Jaylene Verhelst, 33, worried that like many in her family before her, obesity would take her on a path towards heart disease and diabetes.
Hollace Jacovetty, 61, feared that she was too old to take any drastic measure to reduce her weight.
But both women were able to lose 100 pounds after undergoing a major operation known as bariatric surgery.
Verhelst, who underwent the operation at Baylor University Medical Center at Dallas, said seeing one of her brothers after he underwent a bariatric operation known as laparoscopic banding reassured her.
"One day my brother had called and said he had the lap band, and it didn't really kill anybody," she said.
For Jacovetty, reassurances came from the literature given to her by the Cleveland Clinic, where she had her operation done.
"What helped me so much is what they published," she said. "It was like a bible to me."
Bariatric surgery is far from a quick fix for weight loss. Proper preparation for the surgery requires wholesale lifestyle changes like developing good eating habits and performing plenty of exercise. And those changes should continue after the operation to minimize risks, including weight gain, and to increase the chances for significant weight loss.
Jacovetty said that in the two weeks preceding her operation, she could only consume liquids.
"It's not the easy solution -- it's not the quick fix at all," she said. "You really have to be determined and I was."
And now, a major study from some of the nation's best centers for bariatric surgery says the operation is not just a possibility for those needing to lose weight, but a relatively safe one.
Researchers in the new study analyzed results from 4,610 patients who were undergoing bariatric surgery for the first time at centers designated as "highly skilled," and who were having either a Roux-en-Y gastric bypass or a laparoscopic adjustable gastric banding performed.
They found that the risk of death following the surgery was 0.3 percent, with 4.3 percent of all patients having some complication.
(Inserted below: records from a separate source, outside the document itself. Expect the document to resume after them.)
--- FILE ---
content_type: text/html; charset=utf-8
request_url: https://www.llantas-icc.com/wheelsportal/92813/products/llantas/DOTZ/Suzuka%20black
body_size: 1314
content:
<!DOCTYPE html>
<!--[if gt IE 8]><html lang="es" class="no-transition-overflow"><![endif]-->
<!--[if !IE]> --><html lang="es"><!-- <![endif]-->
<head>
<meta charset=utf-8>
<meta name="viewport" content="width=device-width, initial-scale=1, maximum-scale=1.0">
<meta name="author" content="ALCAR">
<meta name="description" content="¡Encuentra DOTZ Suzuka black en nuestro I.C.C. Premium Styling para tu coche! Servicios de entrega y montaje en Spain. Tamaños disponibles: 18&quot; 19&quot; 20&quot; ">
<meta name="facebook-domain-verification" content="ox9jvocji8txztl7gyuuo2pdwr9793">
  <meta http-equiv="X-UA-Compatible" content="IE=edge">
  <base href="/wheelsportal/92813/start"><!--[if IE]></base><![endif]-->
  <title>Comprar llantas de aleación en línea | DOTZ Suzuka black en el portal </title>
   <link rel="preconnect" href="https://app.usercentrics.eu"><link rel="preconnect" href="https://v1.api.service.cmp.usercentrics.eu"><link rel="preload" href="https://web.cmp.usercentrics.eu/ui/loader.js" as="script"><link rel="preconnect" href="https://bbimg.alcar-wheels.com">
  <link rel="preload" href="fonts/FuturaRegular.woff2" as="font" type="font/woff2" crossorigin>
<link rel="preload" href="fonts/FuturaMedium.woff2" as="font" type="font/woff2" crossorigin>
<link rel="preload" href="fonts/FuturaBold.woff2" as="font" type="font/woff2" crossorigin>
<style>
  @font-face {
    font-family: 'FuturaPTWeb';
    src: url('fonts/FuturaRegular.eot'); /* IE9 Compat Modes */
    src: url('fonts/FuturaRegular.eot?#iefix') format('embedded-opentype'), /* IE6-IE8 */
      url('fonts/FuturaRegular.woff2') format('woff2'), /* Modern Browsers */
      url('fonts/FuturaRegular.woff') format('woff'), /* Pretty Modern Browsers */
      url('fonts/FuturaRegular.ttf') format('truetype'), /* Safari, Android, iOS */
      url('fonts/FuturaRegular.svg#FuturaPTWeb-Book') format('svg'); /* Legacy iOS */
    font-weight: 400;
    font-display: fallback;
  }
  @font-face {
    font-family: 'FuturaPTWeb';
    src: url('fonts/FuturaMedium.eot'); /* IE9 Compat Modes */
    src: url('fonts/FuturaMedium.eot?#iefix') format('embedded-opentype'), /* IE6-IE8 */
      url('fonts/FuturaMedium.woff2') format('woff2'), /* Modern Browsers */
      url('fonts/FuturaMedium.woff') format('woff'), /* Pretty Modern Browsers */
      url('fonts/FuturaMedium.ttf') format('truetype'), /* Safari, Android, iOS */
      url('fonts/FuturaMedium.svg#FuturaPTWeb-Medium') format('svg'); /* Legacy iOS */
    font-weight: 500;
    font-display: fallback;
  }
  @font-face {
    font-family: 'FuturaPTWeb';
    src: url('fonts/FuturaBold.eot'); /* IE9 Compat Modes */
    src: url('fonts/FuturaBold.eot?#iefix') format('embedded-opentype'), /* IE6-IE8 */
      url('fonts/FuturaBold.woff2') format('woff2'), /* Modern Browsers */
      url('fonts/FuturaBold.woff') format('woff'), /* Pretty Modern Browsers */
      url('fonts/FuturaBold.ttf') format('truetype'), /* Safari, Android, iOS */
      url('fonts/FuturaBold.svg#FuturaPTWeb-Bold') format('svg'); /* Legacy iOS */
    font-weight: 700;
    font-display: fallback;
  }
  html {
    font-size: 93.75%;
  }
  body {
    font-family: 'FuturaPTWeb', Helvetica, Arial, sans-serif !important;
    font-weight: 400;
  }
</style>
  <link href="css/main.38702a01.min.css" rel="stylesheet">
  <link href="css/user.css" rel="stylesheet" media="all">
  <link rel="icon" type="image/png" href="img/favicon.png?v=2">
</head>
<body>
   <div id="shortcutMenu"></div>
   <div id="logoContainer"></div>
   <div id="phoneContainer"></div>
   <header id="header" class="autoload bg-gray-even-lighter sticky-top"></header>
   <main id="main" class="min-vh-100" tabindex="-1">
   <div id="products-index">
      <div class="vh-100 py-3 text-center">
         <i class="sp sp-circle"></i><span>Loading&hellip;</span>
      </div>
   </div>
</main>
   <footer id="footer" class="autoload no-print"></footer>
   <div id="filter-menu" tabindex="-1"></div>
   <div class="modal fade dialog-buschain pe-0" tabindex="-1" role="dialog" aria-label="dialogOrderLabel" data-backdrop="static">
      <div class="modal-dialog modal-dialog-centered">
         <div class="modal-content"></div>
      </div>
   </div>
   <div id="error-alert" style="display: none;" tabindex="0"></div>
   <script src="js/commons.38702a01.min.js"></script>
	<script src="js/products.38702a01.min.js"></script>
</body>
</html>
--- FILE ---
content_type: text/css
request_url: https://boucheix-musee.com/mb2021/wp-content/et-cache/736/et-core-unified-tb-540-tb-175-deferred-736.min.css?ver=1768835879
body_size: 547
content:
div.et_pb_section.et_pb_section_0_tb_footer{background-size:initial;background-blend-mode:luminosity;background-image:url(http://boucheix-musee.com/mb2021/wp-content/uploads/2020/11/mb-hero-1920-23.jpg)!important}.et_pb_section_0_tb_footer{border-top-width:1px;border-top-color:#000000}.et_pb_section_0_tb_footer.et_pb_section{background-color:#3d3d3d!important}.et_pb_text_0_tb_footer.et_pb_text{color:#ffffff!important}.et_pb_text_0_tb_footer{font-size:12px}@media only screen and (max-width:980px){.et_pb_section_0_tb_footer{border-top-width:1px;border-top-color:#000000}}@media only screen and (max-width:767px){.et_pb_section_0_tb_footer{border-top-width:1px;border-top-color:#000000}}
"The basic finding is that bariatric surgery as done in the centers participating in the NIH consortium is safe -- not perfect," said Dr. Bruce Wolfe, a professor of surgery at Oregon Health & Science University and one of the study authors. Of the rate of complications, he said, "As major surgery goes, that's very low.
"There's data that weight loss clearly benefits the health of severely overweight people, and surgery is the most effective way to weight loss," he said.
In addition to rates of complications, the researchers sought to find out which patients were most at risk for those complications.
The researchers found that the patients most likely to have a complication were those who had histories of blood clots; suffered from sleep apnea; had difficulty walking 200 feet with a cane or were unable to walk that distance; or were extremely obese.
The study findings appear in the most recent issue of the New England Journal of Medicine.